Off chasing the wild vaja, when they'd both be better off at home, tending to what they already have, yes, and perhaps looking to a future that is not so far away.' Oh, but what does a man care when he worries his mother and gives her a night without rest?
Nothing.'
Her tongue stopped for a moment as a tousled Lasse emerged from his coat. She handed the garment to Heckram for him to hang up and knelt by her grandson as if he were a child. 'Well. You may be a bad shot, Heckram, but at least you made a neat job of bandaging it. Here I expected blood and a mess, with a piece of leather strapped over it.
But this is as nice a job as I've seen since Kila the midwife went south with the traders and married there, never to come back to those who needed her, never even thinking of her old uncle left alone. But look at your shirt, boy! Now where am I going to get the wool to mend that, and this your father's own shirt, made for him by your mother's little hands. You've bled all over it! She traded the hides of her own reindeer for that wool, she who could scarcely afford to, and worked into the night by the firelight to weave -'
'Heckram didn't shoot me,' Lasse cut in mercilessly. 'It was a stranger, hunting alone and on her own. And she's the one who bandaged me.'
'Well!' Stina rocked back on her heels, to regard him with wounded anger. 'And never a word of this do you tell to your own grandmother! I suppose the whole sita is buzzing with this tale, and I shall have to hear of my grandson's adventure from that gossip Bror. Well, what am I to expect? What am I, just a worthless old woman, fit only to weave and cook and mend and clean and milk and ...' She added sting to her words as with seeming meekness she turned to the fire, to move a simmering pot from its edge. Turning her back on them, she shuffled with exaggerated care to the wooden trunk to take out bowls and spoons.
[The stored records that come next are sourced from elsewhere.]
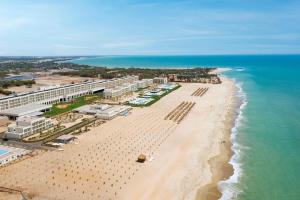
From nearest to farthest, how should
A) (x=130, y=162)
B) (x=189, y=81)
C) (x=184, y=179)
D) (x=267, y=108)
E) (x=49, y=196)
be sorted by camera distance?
(x=49, y=196), (x=184, y=179), (x=130, y=162), (x=267, y=108), (x=189, y=81)

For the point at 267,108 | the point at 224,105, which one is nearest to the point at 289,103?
the point at 267,108

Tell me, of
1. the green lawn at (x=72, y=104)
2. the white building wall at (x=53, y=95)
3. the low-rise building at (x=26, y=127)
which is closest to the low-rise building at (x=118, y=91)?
the green lawn at (x=72, y=104)

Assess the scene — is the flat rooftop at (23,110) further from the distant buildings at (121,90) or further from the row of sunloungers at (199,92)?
the row of sunloungers at (199,92)

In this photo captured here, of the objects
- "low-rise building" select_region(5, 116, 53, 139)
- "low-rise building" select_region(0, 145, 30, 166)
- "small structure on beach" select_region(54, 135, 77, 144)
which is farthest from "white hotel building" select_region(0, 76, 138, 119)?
"low-rise building" select_region(0, 145, 30, 166)

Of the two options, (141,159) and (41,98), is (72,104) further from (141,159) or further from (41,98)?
(141,159)

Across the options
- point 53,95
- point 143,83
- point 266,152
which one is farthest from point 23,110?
point 143,83

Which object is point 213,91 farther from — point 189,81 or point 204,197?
point 204,197
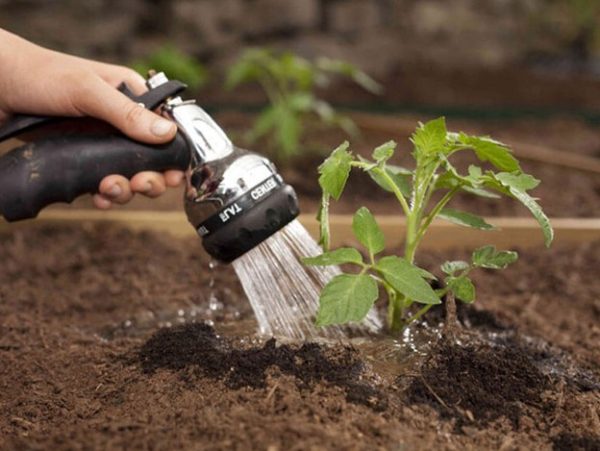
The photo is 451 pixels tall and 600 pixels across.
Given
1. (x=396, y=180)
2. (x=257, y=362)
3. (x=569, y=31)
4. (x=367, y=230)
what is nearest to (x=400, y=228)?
(x=396, y=180)

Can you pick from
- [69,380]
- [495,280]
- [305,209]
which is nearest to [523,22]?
[305,209]

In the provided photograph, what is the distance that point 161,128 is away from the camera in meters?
1.34

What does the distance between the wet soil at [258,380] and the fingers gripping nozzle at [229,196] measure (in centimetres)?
16

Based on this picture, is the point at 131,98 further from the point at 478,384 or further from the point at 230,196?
the point at 478,384

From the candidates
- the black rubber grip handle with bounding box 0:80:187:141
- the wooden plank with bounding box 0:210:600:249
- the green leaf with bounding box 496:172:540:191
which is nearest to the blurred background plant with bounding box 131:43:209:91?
the wooden plank with bounding box 0:210:600:249

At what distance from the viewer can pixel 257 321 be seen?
4.84ft

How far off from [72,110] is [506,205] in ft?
4.55

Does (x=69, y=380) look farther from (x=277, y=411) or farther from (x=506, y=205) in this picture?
(x=506, y=205)

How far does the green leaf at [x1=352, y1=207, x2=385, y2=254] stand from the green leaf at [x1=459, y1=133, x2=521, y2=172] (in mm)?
177

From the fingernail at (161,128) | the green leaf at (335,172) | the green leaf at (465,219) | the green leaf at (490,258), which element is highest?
the fingernail at (161,128)

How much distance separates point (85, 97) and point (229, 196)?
1.11 feet

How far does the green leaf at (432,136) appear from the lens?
1.18m

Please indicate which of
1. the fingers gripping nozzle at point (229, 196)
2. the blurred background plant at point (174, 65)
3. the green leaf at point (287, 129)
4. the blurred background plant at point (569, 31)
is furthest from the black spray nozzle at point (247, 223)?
the blurred background plant at point (569, 31)

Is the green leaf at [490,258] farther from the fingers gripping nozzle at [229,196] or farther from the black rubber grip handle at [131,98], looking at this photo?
the black rubber grip handle at [131,98]
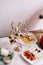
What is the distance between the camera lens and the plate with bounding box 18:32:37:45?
132cm

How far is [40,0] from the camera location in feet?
5.14

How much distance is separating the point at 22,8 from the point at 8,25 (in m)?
0.23

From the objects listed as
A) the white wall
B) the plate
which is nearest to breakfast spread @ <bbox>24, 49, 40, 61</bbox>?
the plate

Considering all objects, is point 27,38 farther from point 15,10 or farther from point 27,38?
point 15,10

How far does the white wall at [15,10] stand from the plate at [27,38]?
0.81ft

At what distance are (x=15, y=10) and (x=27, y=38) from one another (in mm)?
334

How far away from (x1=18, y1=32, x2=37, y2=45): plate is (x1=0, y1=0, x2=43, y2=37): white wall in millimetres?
246

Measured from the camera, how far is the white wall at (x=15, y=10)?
1438mm

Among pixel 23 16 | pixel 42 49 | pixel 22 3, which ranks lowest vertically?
pixel 42 49

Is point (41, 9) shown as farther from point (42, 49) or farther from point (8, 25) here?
point (42, 49)

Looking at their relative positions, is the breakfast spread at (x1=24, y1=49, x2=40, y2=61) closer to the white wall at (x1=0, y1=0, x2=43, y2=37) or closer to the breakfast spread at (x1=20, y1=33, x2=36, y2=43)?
the breakfast spread at (x1=20, y1=33, x2=36, y2=43)

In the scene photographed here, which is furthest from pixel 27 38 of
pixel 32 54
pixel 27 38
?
pixel 32 54

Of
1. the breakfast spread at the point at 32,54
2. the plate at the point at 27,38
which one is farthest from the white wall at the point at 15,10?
the breakfast spread at the point at 32,54

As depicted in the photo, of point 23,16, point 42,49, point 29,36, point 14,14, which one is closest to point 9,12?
point 14,14
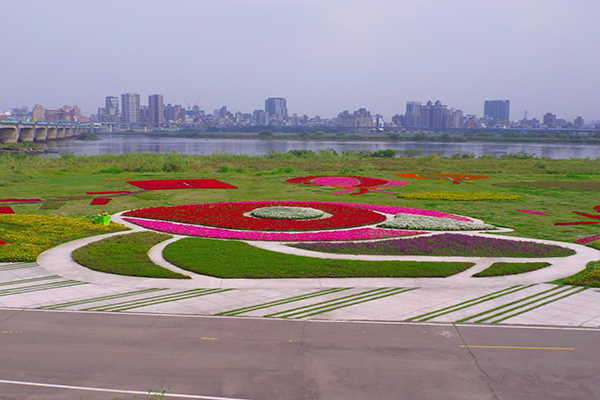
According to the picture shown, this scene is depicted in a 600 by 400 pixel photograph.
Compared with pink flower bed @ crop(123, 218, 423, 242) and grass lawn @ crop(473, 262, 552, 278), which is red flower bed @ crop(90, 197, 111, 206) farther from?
grass lawn @ crop(473, 262, 552, 278)

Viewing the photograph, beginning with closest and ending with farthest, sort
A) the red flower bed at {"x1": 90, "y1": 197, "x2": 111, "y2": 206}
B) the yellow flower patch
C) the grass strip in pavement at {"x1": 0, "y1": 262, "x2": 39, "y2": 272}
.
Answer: the grass strip in pavement at {"x1": 0, "y1": 262, "x2": 39, "y2": 272} < the yellow flower patch < the red flower bed at {"x1": 90, "y1": 197, "x2": 111, "y2": 206}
'You are the first to hear of it,' Heckram declared hastily. 'But for a word or two to Elsa, just enough to be polite. She knows she'll have to get the gist of the tale from you, while Lasse eats and sleeps. No, thank you.' He shook his head to the proffered bowl.
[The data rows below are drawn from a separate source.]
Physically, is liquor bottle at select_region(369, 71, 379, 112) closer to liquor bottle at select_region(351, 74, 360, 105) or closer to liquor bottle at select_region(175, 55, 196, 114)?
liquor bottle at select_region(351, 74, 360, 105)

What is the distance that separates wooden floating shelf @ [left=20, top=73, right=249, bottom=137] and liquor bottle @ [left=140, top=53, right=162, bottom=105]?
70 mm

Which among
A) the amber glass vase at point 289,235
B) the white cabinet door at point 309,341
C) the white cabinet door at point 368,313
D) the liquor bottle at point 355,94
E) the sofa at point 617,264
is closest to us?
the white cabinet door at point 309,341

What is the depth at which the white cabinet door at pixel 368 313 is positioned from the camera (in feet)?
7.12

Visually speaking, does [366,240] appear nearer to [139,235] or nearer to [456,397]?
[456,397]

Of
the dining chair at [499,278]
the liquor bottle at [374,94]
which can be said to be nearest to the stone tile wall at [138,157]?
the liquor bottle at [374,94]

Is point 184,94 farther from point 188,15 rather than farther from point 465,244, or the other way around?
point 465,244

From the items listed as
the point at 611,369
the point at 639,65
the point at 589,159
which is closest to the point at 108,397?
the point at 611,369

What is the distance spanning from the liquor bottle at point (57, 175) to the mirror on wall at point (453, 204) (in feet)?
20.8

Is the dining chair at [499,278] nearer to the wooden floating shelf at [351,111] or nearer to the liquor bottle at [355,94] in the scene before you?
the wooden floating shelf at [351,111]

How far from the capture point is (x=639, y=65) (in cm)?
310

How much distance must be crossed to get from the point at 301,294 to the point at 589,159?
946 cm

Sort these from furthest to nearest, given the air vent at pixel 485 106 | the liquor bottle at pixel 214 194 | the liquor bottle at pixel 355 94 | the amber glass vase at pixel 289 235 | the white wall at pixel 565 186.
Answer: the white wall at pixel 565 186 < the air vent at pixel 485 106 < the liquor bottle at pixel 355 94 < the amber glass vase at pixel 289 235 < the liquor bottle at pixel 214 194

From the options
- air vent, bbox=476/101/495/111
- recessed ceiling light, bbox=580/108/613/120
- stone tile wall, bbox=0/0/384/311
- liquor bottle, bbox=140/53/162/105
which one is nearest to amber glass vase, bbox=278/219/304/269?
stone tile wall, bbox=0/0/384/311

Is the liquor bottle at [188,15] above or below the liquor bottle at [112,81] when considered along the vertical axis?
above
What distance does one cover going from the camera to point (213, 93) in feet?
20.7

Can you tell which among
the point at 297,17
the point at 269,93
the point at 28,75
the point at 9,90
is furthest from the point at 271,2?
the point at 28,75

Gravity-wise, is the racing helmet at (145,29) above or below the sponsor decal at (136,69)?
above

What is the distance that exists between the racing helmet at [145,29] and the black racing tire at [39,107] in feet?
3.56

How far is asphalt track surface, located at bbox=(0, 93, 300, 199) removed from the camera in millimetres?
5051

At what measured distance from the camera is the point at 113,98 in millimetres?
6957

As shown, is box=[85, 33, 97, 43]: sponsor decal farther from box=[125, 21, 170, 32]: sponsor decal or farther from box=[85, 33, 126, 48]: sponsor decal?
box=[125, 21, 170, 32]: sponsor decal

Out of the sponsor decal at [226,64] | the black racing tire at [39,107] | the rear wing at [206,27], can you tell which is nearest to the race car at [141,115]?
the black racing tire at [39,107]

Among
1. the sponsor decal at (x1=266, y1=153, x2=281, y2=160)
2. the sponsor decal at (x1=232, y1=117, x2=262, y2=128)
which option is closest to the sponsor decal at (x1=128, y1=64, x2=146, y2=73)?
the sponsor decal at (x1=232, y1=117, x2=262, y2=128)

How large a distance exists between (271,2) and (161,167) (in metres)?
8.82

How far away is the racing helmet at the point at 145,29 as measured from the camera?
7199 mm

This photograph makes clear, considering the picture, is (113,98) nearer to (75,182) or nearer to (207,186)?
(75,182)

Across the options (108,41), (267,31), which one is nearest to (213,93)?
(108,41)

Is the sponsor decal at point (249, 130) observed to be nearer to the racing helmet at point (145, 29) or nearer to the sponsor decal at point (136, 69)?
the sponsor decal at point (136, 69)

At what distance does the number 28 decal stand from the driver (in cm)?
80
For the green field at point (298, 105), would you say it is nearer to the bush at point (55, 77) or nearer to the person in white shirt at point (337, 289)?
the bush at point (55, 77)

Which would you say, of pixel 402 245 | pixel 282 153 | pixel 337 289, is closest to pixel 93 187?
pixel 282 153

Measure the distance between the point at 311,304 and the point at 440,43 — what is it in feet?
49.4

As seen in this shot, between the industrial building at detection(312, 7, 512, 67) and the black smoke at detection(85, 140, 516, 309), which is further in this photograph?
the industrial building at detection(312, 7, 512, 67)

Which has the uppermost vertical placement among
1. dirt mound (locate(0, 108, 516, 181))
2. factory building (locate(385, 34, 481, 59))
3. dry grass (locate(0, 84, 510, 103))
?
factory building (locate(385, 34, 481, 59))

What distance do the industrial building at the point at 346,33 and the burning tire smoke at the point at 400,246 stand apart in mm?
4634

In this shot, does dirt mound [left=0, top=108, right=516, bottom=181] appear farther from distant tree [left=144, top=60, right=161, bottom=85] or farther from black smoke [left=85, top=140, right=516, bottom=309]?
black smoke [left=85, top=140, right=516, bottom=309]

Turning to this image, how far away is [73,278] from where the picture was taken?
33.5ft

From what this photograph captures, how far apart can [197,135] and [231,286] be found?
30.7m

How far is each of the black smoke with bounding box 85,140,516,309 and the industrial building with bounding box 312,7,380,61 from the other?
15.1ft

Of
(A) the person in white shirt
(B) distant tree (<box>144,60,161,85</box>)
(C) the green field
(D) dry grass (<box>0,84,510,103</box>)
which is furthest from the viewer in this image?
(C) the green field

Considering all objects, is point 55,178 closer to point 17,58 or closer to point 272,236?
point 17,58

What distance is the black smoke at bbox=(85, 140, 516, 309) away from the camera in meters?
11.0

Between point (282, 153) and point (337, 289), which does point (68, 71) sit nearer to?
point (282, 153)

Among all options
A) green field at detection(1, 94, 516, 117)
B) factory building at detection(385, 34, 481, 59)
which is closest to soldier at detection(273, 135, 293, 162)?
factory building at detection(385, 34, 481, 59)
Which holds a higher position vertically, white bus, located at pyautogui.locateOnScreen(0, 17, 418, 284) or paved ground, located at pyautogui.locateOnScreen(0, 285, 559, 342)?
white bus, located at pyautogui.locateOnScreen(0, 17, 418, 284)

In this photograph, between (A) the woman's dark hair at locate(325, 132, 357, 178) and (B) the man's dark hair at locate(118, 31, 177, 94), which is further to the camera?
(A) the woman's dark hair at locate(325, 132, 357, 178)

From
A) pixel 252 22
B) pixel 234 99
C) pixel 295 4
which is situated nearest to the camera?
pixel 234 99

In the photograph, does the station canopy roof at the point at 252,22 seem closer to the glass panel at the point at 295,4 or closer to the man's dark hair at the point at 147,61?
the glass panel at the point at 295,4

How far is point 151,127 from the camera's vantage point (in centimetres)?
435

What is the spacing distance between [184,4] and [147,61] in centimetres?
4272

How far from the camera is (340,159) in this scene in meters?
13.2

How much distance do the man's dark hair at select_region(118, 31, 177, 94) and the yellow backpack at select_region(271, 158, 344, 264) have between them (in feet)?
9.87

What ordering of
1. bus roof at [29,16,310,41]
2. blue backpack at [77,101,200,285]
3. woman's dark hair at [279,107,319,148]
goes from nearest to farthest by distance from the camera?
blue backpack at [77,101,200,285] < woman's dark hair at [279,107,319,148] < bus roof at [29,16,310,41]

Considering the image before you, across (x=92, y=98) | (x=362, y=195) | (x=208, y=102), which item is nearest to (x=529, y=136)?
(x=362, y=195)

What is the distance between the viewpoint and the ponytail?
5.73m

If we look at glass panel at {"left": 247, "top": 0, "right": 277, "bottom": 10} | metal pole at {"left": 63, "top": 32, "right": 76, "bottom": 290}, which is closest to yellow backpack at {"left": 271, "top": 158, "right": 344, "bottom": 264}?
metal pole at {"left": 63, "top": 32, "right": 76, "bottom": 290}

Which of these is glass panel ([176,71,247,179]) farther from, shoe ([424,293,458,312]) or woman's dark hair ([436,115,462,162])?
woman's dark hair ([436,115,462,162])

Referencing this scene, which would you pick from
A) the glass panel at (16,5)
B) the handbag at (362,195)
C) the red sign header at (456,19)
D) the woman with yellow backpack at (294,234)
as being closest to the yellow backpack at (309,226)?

'Now I must leave, so that Lasse can tell you all of it. I've a mother of my own to return to, and no doubt chores to catch up on.'
'Listen to him! As if Ristin would let her home go to wrack and ruin because her son is gone for a night. It isn't so long, young man, since she was bringing in wolf pelts, and you but a brat in the wood komse hanging from her pack saddle, yes, and bawling so that she had to stuff sweet marrow in your greedy little mouth to keep you quiet. But no, now he's a man, and the only one who has ever hunted or worked, I suppose. Well, Lasse, are you going to tell me of this strange woman who shoots my grandson and then mends him? Or must I wait to hear the tale from Ristin?'
Lasse rolled his eyes at Heckram, but he only grinned as he ducked from the hut. He took a deep lungful of the cold air, grateful that Lasse was in competent hands, and that Stina was not angry with him. Evening had fallen swiftly, and the only light in the sita was that which leaked from the huts. He hurried over the familiar paths between the huts, avoiding sleeping dogs curled before their owners' doors, ducking around the looming storage racks. A figure stepped suddenly from the darkness directly into his path, and Heckram halted abruptly to keep from running into him.
'Sorry,' he murmured as he moved to pass him.
'Of course you are,' drawled the other, and Heckram halted, turning slowly.
'Do you have a problem, Joboam?' he asked with excessive courtesy.